GIVEN PASSAGE:
════════════════════
Yes, sir – very atomic!

First, let me say thank you to the folks at Concurring Opinions for giving me this opportunity to guest blog. I’m looking forward to sharing some ideas I have on law, language, patents, and science. But first, I want to talk about a really awful movie.

This weekend, I got to thinking about an old musical/cult film I had seen in college – “The 5,000 Fingers of Dr. T.” The 1953 movie is most noted for being the only feature film written by Dr. Seuss (Theodor Geisel), who also wrote the music lyrics. Quick summary of the plot – Bart is a little boy who is being forced to take piano lessons from Dr. Terwilliker. Bart hates the lessons and complains to everyone – including the friendly neighborhood plumber. Bart falls asleep and enters a fantasy world (very Wizard of Oz) where his piano teacher has become a madman. The piano teacher has imprisoned all non-piano-playing musicians and has built a piano so large it must be played by 500 little boys that the piano teacher has enslaved (including Bart). Bart tries to escape and seeks the help of the plumber, who happens to be installing sinks in the piano teacher’s institute. Working together, they build a device from the junk they have in their pockets (very MacGyver) that sucks all the noise from the giant piano. The little boys escape and the world is a better place.
════════════════════
STATED PROBLEM A: Convert the records, from the first line through the line with "87.4 inches", into a JSON list of strings with one string per line and blank lines omitted.

INPUT ROWS:
════════════════════
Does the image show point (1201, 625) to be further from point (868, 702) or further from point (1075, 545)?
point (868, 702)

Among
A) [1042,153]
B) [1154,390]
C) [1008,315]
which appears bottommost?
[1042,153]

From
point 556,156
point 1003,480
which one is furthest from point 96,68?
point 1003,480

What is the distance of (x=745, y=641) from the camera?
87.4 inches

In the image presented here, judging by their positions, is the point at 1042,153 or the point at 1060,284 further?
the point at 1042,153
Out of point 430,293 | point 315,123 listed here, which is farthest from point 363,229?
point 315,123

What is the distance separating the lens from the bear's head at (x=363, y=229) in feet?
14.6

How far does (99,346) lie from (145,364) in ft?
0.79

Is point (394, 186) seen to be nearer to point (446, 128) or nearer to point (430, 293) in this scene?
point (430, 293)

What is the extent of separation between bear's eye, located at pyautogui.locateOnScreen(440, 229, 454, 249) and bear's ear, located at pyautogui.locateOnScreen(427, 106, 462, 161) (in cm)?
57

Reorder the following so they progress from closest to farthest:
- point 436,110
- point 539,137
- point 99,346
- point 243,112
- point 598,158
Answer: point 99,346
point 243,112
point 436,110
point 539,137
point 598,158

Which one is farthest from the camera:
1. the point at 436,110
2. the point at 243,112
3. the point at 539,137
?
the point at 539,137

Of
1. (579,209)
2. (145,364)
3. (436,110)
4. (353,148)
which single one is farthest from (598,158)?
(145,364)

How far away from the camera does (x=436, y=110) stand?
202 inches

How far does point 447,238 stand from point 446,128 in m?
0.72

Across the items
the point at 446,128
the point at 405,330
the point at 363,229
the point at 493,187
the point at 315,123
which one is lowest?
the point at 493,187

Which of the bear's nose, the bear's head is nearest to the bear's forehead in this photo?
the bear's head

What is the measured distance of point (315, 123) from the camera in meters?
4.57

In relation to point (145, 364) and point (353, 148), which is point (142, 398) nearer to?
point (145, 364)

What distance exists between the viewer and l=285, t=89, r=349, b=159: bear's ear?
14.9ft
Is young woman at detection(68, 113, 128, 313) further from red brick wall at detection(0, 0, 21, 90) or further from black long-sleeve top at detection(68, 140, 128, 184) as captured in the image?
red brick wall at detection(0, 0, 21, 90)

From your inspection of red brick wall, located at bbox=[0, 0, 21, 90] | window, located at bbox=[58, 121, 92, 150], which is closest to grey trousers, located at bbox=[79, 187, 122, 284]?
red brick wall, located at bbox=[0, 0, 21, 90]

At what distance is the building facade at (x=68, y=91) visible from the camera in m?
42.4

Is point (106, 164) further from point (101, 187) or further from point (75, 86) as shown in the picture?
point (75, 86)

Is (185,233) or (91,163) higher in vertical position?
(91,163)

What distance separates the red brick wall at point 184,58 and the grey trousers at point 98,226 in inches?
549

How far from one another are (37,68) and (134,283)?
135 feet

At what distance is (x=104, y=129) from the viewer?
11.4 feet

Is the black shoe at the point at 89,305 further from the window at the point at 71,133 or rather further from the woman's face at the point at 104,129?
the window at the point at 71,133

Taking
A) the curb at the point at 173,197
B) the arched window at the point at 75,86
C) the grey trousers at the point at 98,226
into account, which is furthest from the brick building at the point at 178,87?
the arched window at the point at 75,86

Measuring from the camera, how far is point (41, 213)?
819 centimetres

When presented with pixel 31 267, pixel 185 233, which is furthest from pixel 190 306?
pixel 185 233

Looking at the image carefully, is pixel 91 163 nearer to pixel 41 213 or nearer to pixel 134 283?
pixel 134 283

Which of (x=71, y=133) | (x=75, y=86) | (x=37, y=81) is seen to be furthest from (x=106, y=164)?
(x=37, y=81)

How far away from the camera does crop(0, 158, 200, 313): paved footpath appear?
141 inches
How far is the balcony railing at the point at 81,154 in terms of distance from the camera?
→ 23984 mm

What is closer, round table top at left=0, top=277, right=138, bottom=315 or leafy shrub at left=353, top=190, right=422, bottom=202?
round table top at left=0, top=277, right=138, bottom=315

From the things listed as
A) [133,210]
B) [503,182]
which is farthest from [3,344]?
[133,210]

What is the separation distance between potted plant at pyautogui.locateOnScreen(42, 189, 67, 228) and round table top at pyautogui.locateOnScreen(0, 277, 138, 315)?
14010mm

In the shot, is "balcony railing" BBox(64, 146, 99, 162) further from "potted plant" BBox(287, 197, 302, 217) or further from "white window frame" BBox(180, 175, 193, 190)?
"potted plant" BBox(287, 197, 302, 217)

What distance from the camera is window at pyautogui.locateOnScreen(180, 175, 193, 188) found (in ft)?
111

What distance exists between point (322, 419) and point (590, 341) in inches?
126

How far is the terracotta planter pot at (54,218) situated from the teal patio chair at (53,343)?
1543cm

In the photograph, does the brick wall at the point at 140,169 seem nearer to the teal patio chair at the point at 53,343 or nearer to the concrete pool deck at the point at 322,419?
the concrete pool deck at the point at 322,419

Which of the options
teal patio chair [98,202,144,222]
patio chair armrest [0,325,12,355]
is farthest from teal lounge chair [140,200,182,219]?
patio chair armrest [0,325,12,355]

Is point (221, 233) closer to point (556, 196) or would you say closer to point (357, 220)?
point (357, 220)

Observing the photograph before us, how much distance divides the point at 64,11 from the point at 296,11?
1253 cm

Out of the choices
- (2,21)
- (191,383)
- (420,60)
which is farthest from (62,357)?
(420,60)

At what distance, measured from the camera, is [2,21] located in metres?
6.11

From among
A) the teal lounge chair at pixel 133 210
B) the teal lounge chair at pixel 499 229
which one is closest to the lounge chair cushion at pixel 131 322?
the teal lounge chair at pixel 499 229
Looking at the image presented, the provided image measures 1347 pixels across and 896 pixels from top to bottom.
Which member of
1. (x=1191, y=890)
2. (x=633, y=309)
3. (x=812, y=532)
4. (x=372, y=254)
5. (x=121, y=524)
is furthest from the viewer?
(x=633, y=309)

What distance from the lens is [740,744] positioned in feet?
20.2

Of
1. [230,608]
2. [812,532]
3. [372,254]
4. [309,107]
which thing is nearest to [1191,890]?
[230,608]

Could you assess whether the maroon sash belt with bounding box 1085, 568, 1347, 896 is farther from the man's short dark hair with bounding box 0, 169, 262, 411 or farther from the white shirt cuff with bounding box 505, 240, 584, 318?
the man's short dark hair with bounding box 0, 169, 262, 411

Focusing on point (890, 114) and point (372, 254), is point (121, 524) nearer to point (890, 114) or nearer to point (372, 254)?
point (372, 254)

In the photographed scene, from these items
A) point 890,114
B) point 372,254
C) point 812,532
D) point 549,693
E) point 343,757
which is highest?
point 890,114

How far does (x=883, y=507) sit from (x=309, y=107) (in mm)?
════════════════════
STATED PROBLEM B: Reproduce the post about the Dr. Seuss movie in full, word for word.

EXERCISE RESPONSE A:
[
  "Does the image show point (1201, 625) to be further from point (868, 702) or further from point (1075, 545)?",
  "point (868, 702)",
  "Among",
  "A) [1042,153]",
  "B) [1154,390]",
  "C) [1008,315]",
  "which appears bottommost?",
  "[1042,153]",
  "From",
  "point 556,156",
  "point 1003,480",
  "which one is furthest from point 96,68?",
  "point 1003,480",
  "What is the distance of (x=745, y=641) from the camera?",
  "87.4 inches"
]

EXERCISE RESPONSE B:
Yes, sir – very atomic!

First, let me say thank you to the folks at Concurring Opinions for giving me this opportunity to guest blog. I’m looking forward to sharing some ideas I have on law, language, patents, and science. But first, I want to talk about a really awful movie.

This weekend, I got to thinking about an old musical/cult film I had seen in college – “The 5,000 Fingers of Dr. T.” The 1953 movie is most noted for being the only feature film written by Dr. Seuss (Theodor Geisel), who also wrote the music lyrics. Quick summary of the plot – Bart is a little boy who is being forced to take piano lessons from Dr. Terwilliker. Bart hates the lessons and complains to everyone – including the friendly neighborhood plumber. Bart falls asleep and enters a fantasy world (very Wizard of Oz) where his piano teacher has become a madman. The piano teacher has imprisoned all non-piano-playing musicians and has built a piano so large it must be played by 500 little boys that the piano teacher has enslaved (including Bart). Bart tries to escape and seeks the help of the plumber, who happens to be installing sinks in the piano teacher’s institute. Working together, they build a device from the junk they have in their pockets (very MacGyver) that sucks all the noise from the giant piano. The little boys escape and the world is a better place.